Write out the passage from the comments on digital media, starting with "However if we" and going on through "cost of participation.", word for word.

Passage shown
────────────────
Digital Media: Utopia or Dystopia?

3 thoughts on “Digital Media: Utopia or Dystopia?”

  1. To offer a critique of Lunefeld, the idea the culture of “unfinish” “can be terrifying”, but to whom? Perhaps millennials would argue the fear is absurd. “Unfinish” heralds the new and unknown. As Jesse Eisenberg’s character in the Aaron Sorkin movie ‘The Social Network’ exasperatedly extolls, Facebook, like fashion, is never finished ( https://www.youtube.com/watch?v=1yGQV6JZKtk ). This gives the impression that this unfinish-ness was his goal. Rather than endless tweaking, it is seen as endless improvement. How would we feel if science, for example, had a knowable beginning, middle, and end? Scared yet?

    However if we follow, as an example, Facebook’s timeline, I believe it does give credence to Martin Scherzinger’s viewpoint of “standardization”. The magic hidden in the “blackbox” is so dazing in its brilliance that it blinds its users to the cost of free, or moreover, the cost of participation.

    For me, like the billions of lines of code within “applications” like Facebook, the struggle is also a thing of beauty (CF Fuller 2003:15). The symbiosis of the human and the technics drives forward the discourse about what participation means, and what the role of “the new” is.

    1. If I can defend Lunenfeld (which I don’t completely buy), I think that his call to arms is directed against a very specific form of old media, which in truth, is still reeling with the development of digital technology. Consider for instance the flagging record industry, faltering DVD sales, or telecommunications companies (when was the last time you saw a new landline?). These industries, which dominated the 20th centuries, are unable to meaningfully compete in the new economy of unfinish. In many ways, the Zuckerberg swagger communicated by Eisenberg (I’ve never really seen it present in the real Mark Zuckerberg) emerges from the idea that Facebook is never finished in an era that is still in transition. We (millennials), of course, are not challenged by this changing political economy because we were raised in it, and we have very little economic, political, social stake in the success of the old media. Rather Lunenfeld, is aiming his call-to-arms at the old guard; those who don’t understand what this new economy entails.
────────────────
Information supplied
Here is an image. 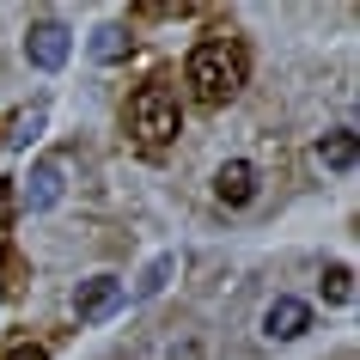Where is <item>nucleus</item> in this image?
<instances>
[{
	"label": "nucleus",
	"mask_w": 360,
	"mask_h": 360,
	"mask_svg": "<svg viewBox=\"0 0 360 360\" xmlns=\"http://www.w3.org/2000/svg\"><path fill=\"white\" fill-rule=\"evenodd\" d=\"M190 86L202 104H226L238 86H245V49L232 37H208V43H195V56H190Z\"/></svg>",
	"instance_id": "f257e3e1"
},
{
	"label": "nucleus",
	"mask_w": 360,
	"mask_h": 360,
	"mask_svg": "<svg viewBox=\"0 0 360 360\" xmlns=\"http://www.w3.org/2000/svg\"><path fill=\"white\" fill-rule=\"evenodd\" d=\"M129 122L141 134V147H165L177 134V92L171 86H141L134 104H129Z\"/></svg>",
	"instance_id": "f03ea898"
},
{
	"label": "nucleus",
	"mask_w": 360,
	"mask_h": 360,
	"mask_svg": "<svg viewBox=\"0 0 360 360\" xmlns=\"http://www.w3.org/2000/svg\"><path fill=\"white\" fill-rule=\"evenodd\" d=\"M68 49H74V37H68V25H56V19L31 25V37H25V56H31V68H43V74H56L61 61H68Z\"/></svg>",
	"instance_id": "7ed1b4c3"
},
{
	"label": "nucleus",
	"mask_w": 360,
	"mask_h": 360,
	"mask_svg": "<svg viewBox=\"0 0 360 360\" xmlns=\"http://www.w3.org/2000/svg\"><path fill=\"white\" fill-rule=\"evenodd\" d=\"M305 330H311V305L305 300H275L263 311V336L269 342H300Z\"/></svg>",
	"instance_id": "20e7f679"
},
{
	"label": "nucleus",
	"mask_w": 360,
	"mask_h": 360,
	"mask_svg": "<svg viewBox=\"0 0 360 360\" xmlns=\"http://www.w3.org/2000/svg\"><path fill=\"white\" fill-rule=\"evenodd\" d=\"M116 305H122V281H116V275H92V281L74 287V311L79 318H110Z\"/></svg>",
	"instance_id": "39448f33"
},
{
	"label": "nucleus",
	"mask_w": 360,
	"mask_h": 360,
	"mask_svg": "<svg viewBox=\"0 0 360 360\" xmlns=\"http://www.w3.org/2000/svg\"><path fill=\"white\" fill-rule=\"evenodd\" d=\"M214 195H220L226 208H245L250 195H257V171H250L245 159H226V165H220V177H214Z\"/></svg>",
	"instance_id": "423d86ee"
},
{
	"label": "nucleus",
	"mask_w": 360,
	"mask_h": 360,
	"mask_svg": "<svg viewBox=\"0 0 360 360\" xmlns=\"http://www.w3.org/2000/svg\"><path fill=\"white\" fill-rule=\"evenodd\" d=\"M25 202H31V208H56L61 202V159H37V165H31Z\"/></svg>",
	"instance_id": "0eeeda50"
},
{
	"label": "nucleus",
	"mask_w": 360,
	"mask_h": 360,
	"mask_svg": "<svg viewBox=\"0 0 360 360\" xmlns=\"http://www.w3.org/2000/svg\"><path fill=\"white\" fill-rule=\"evenodd\" d=\"M43 122H49V104H43V98H37L31 110H19V116H13V122H6V134H0V147H6V153L31 147V141H37V129H43Z\"/></svg>",
	"instance_id": "6e6552de"
},
{
	"label": "nucleus",
	"mask_w": 360,
	"mask_h": 360,
	"mask_svg": "<svg viewBox=\"0 0 360 360\" xmlns=\"http://www.w3.org/2000/svg\"><path fill=\"white\" fill-rule=\"evenodd\" d=\"M318 165L323 171H348V165H354V129L323 134V141H318Z\"/></svg>",
	"instance_id": "1a4fd4ad"
},
{
	"label": "nucleus",
	"mask_w": 360,
	"mask_h": 360,
	"mask_svg": "<svg viewBox=\"0 0 360 360\" xmlns=\"http://www.w3.org/2000/svg\"><path fill=\"white\" fill-rule=\"evenodd\" d=\"M92 56L98 61H122L129 56V31H122V25H98L92 31Z\"/></svg>",
	"instance_id": "9d476101"
},
{
	"label": "nucleus",
	"mask_w": 360,
	"mask_h": 360,
	"mask_svg": "<svg viewBox=\"0 0 360 360\" xmlns=\"http://www.w3.org/2000/svg\"><path fill=\"white\" fill-rule=\"evenodd\" d=\"M177 275V257H153L147 263V275L134 281V300H153V293H165V281Z\"/></svg>",
	"instance_id": "9b49d317"
},
{
	"label": "nucleus",
	"mask_w": 360,
	"mask_h": 360,
	"mask_svg": "<svg viewBox=\"0 0 360 360\" xmlns=\"http://www.w3.org/2000/svg\"><path fill=\"white\" fill-rule=\"evenodd\" d=\"M323 300H336V305H348L354 300V269H323Z\"/></svg>",
	"instance_id": "f8f14e48"
},
{
	"label": "nucleus",
	"mask_w": 360,
	"mask_h": 360,
	"mask_svg": "<svg viewBox=\"0 0 360 360\" xmlns=\"http://www.w3.org/2000/svg\"><path fill=\"white\" fill-rule=\"evenodd\" d=\"M6 360H49V354H43L37 342H13V348H6Z\"/></svg>",
	"instance_id": "ddd939ff"
},
{
	"label": "nucleus",
	"mask_w": 360,
	"mask_h": 360,
	"mask_svg": "<svg viewBox=\"0 0 360 360\" xmlns=\"http://www.w3.org/2000/svg\"><path fill=\"white\" fill-rule=\"evenodd\" d=\"M13 220V184H0V226Z\"/></svg>",
	"instance_id": "4468645a"
}]
</instances>
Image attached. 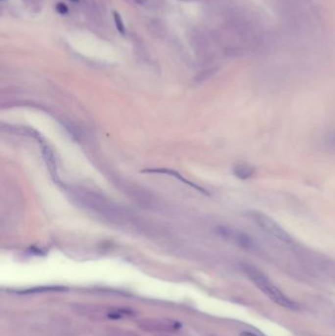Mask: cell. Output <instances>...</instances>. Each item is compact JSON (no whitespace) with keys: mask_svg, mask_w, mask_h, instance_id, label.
<instances>
[{"mask_svg":"<svg viewBox=\"0 0 335 336\" xmlns=\"http://www.w3.org/2000/svg\"><path fill=\"white\" fill-rule=\"evenodd\" d=\"M113 17H114V22H115V25H116L118 32L121 34H124L125 33V26L123 24V21L119 15V13L113 12Z\"/></svg>","mask_w":335,"mask_h":336,"instance_id":"cell-8","label":"cell"},{"mask_svg":"<svg viewBox=\"0 0 335 336\" xmlns=\"http://www.w3.org/2000/svg\"><path fill=\"white\" fill-rule=\"evenodd\" d=\"M240 336H258V335L253 333V332H250V331H243V332H241Z\"/></svg>","mask_w":335,"mask_h":336,"instance_id":"cell-10","label":"cell"},{"mask_svg":"<svg viewBox=\"0 0 335 336\" xmlns=\"http://www.w3.org/2000/svg\"><path fill=\"white\" fill-rule=\"evenodd\" d=\"M241 268L246 276L271 301L276 305L289 310H297L298 304L286 296L262 270L257 266L244 263L241 264Z\"/></svg>","mask_w":335,"mask_h":336,"instance_id":"cell-1","label":"cell"},{"mask_svg":"<svg viewBox=\"0 0 335 336\" xmlns=\"http://www.w3.org/2000/svg\"><path fill=\"white\" fill-rule=\"evenodd\" d=\"M72 1H74V2H78V0H72Z\"/></svg>","mask_w":335,"mask_h":336,"instance_id":"cell-11","label":"cell"},{"mask_svg":"<svg viewBox=\"0 0 335 336\" xmlns=\"http://www.w3.org/2000/svg\"><path fill=\"white\" fill-rule=\"evenodd\" d=\"M232 172L234 176L240 180H247L254 176L255 174V168L249 164L241 163L237 164L233 167Z\"/></svg>","mask_w":335,"mask_h":336,"instance_id":"cell-5","label":"cell"},{"mask_svg":"<svg viewBox=\"0 0 335 336\" xmlns=\"http://www.w3.org/2000/svg\"><path fill=\"white\" fill-rule=\"evenodd\" d=\"M139 327L149 332H172L181 327V323L168 318H144L140 321Z\"/></svg>","mask_w":335,"mask_h":336,"instance_id":"cell-3","label":"cell"},{"mask_svg":"<svg viewBox=\"0 0 335 336\" xmlns=\"http://www.w3.org/2000/svg\"><path fill=\"white\" fill-rule=\"evenodd\" d=\"M132 312L128 311V310H124V309H119V310H113L111 312H108V316L111 318H120L122 316H126V315H131Z\"/></svg>","mask_w":335,"mask_h":336,"instance_id":"cell-7","label":"cell"},{"mask_svg":"<svg viewBox=\"0 0 335 336\" xmlns=\"http://www.w3.org/2000/svg\"><path fill=\"white\" fill-rule=\"evenodd\" d=\"M323 144L327 150L335 152V129L329 131L323 138Z\"/></svg>","mask_w":335,"mask_h":336,"instance_id":"cell-6","label":"cell"},{"mask_svg":"<svg viewBox=\"0 0 335 336\" xmlns=\"http://www.w3.org/2000/svg\"><path fill=\"white\" fill-rule=\"evenodd\" d=\"M56 9H57V11H58L60 14H62V15H64V14H66V13L68 12L67 6H66L65 4H63V3H58V4L56 5Z\"/></svg>","mask_w":335,"mask_h":336,"instance_id":"cell-9","label":"cell"},{"mask_svg":"<svg viewBox=\"0 0 335 336\" xmlns=\"http://www.w3.org/2000/svg\"><path fill=\"white\" fill-rule=\"evenodd\" d=\"M249 216L260 228H262L270 236L284 243L292 242V237L290 236V234L281 225H279V223L276 222L272 217L258 211L250 212Z\"/></svg>","mask_w":335,"mask_h":336,"instance_id":"cell-2","label":"cell"},{"mask_svg":"<svg viewBox=\"0 0 335 336\" xmlns=\"http://www.w3.org/2000/svg\"><path fill=\"white\" fill-rule=\"evenodd\" d=\"M218 232L223 238L233 241L235 244H237L239 247L245 250H251L254 248V241L248 234H246L243 231L234 230L227 227H221L219 228Z\"/></svg>","mask_w":335,"mask_h":336,"instance_id":"cell-4","label":"cell"}]
</instances>
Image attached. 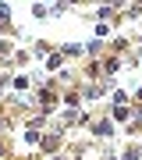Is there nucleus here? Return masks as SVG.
Returning <instances> with one entry per match:
<instances>
[]
</instances>
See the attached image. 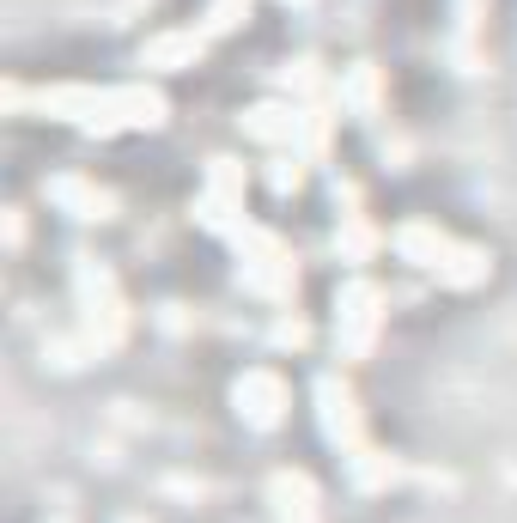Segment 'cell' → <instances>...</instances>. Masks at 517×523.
<instances>
[{
  "label": "cell",
  "instance_id": "3957f363",
  "mask_svg": "<svg viewBox=\"0 0 517 523\" xmlns=\"http://www.w3.org/2000/svg\"><path fill=\"white\" fill-rule=\"evenodd\" d=\"M201 49V37H159L153 49H146V61H153V67H177V61H189Z\"/></svg>",
  "mask_w": 517,
  "mask_h": 523
},
{
  "label": "cell",
  "instance_id": "6da1fadb",
  "mask_svg": "<svg viewBox=\"0 0 517 523\" xmlns=\"http://www.w3.org/2000/svg\"><path fill=\"white\" fill-rule=\"evenodd\" d=\"M238 414H250L256 426H274L280 420V384L268 378V371H250V378L238 384Z\"/></svg>",
  "mask_w": 517,
  "mask_h": 523
},
{
  "label": "cell",
  "instance_id": "7a4b0ae2",
  "mask_svg": "<svg viewBox=\"0 0 517 523\" xmlns=\"http://www.w3.org/2000/svg\"><path fill=\"white\" fill-rule=\"evenodd\" d=\"M49 195L67 201V207H80V219H104V213H110V195H98V189H86V183H49Z\"/></svg>",
  "mask_w": 517,
  "mask_h": 523
}]
</instances>
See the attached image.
────────────────
Full output
However if we follow, as an example, Facebook’s timeline, I believe it does give credence to Martin Scherzinger’s viewpoint of “standardization”. The magic hidden in the “blackbox” is so dazing in its brilliance that it blinds its users to the cost of free, or moreover, the cost of participation.